Could have been grades, could have been financial issues, could have been family situations, could have been behavior…

But so many of those ‘could have beens’ could have been a different story, if only there had been a better way to support them when they were still enrolled.

Then too, there are the potential students. 

How much support is your institution really able to give, to help as many potential students from as many different backgrounds as possible enroll in your school in the first place?

And I’m not talking financial support, though that’s a part of it.

I’m talking strategically targeting specific high schools in your recruiting efforts…giving counselors the tools and info they need to help guide students through a successful application…offering flexible options like online classes so more students can afford and fit your college education into their lives.    

There are only two ways to offer this intensive level of support for new and existing students – hire more people, or use new tech.

But either option seems to require more money than the budget allows.

Hence the 36 million college dropouts…and the 30% of U.S. high school grads each year that don’t even apply in the first place. 

But what if your institution could make a change in the level of support you’re able to provide both of these demographic groups – and without a huge financial outlay?

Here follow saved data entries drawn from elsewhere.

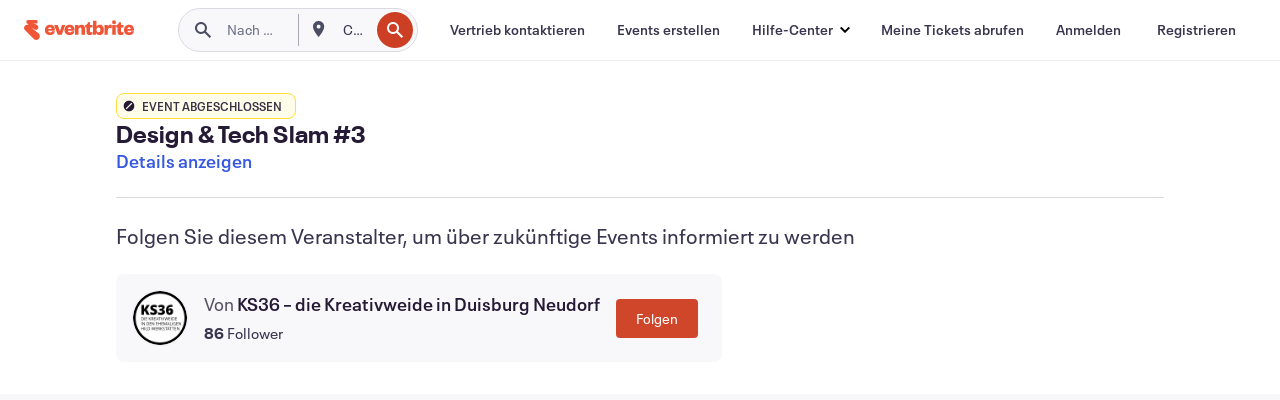

--- FILE ---
content_type: text/javascript; charset=utf-8
request_url: https://app.link/_r?sdk=web2.86.5&branch_key=key_live_epYrpbv3NngOvWj47OM81jmgCFkeYUlx&callback=branch_callback__0
body_size: 71
content:
/**/ typeof branch_callback__0 === 'function' && branch_callback__0("1529056709904111127");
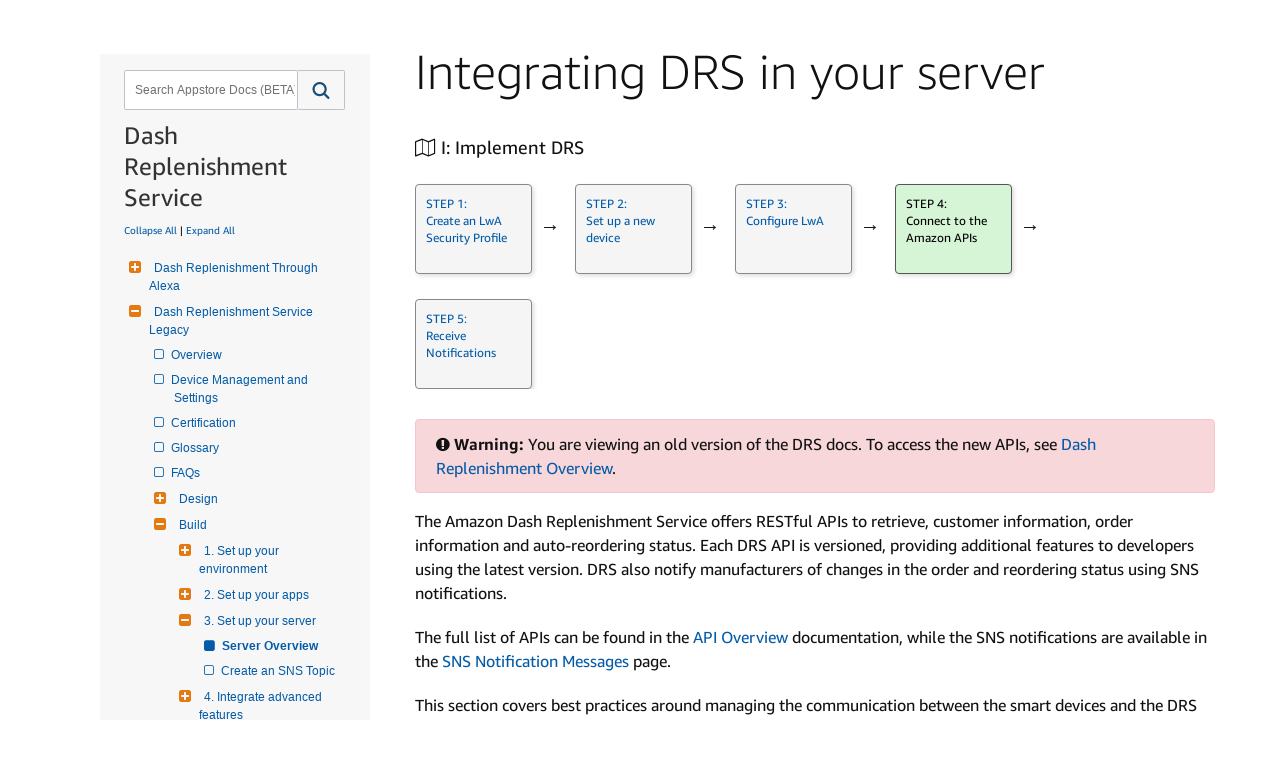

--- FILE ---
content_type: text/css
request_url: https://amzndevresources.com/jekyll/css/search-fullpage.css
body_size: 744
content:
#search-co.CoveoSearchInterface .coveo-search-section {display:block;}
#search-co .coveo-show-if-no-results.coveo-no-results {display: none!important;}
#search-co a.coveo-powered-by.coveo-footer-logo {display: none;}
#search-co .CoveoQueryDuration {display: none!important;}
#search-co .coveo-pager-list-item.coveo-active, .coveo-pager-list-item:hover {background-color: white;}
#search-co .coveo-results-per-page-list-item.coveo-active, .coveo-results-per-page-list-item:hover {background-color: white;}
#search-co.coveo-small-tabs .CoveoTab.coveo-selected p, .coveo-small-tabs .CoveoTab.coveo-selected:hover p {margin-top: 14px;}
#search-co .coveo-pager-list-item.coveo-active, .coveo-pager-list-item:hover {color: #cddee9;background-color: white;}
#search-co.coveo-small-tabs .CoveoTab.coveo-selected p, .coveo-small-tabs .CoveoTab.coveo-selected:hover p {border-bottom: 0;}

--- FILE ---
content_type: application/javascript
request_url: https://amzndevresources.com/jekyll/js/unload.js
body_size: 223
content:
document.addEventListener("DOMContentLoaded", function(){
  if (window.location.href.indexOf("https://developer.integ.amazon.com/docs/") > -1) {document.querySelector('#searchbox').style.display = 'block';}
  if (window.location.href.indexOf("https://developer.amazon.com/docs/") > -1) {document.querySelector('#searchbox').style.display = 'block';}
});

What if you could easily, quickly, and affordably implement a whole host of new apps that would help you provide exactly the type of support students need to succeed? 

Apps for student use to make navigating college easier…software to enable better analytics reporting, and thus more strategic outreach and recruiting…student success software to better identify current students at risk…platforms to offer online courses…any app or platform that makes college access and college success more of a reality for more students.

The answer is N2N’s Illuminate.

Integrating all those apps and platforms into your existing SIS ecosystem yourself would be prohibitively time-consuming and expensive. 

But once you have the Illuminate application, it becomes a simple matter of plugging their APIs into our platform, no custom coding required, for quick, seamless integration with every part of your existing SIS set-up.

At N2N, we believe a college degree should be accessible to all. 

So we’re doing our part to help colleges and universities make that dream into a reality.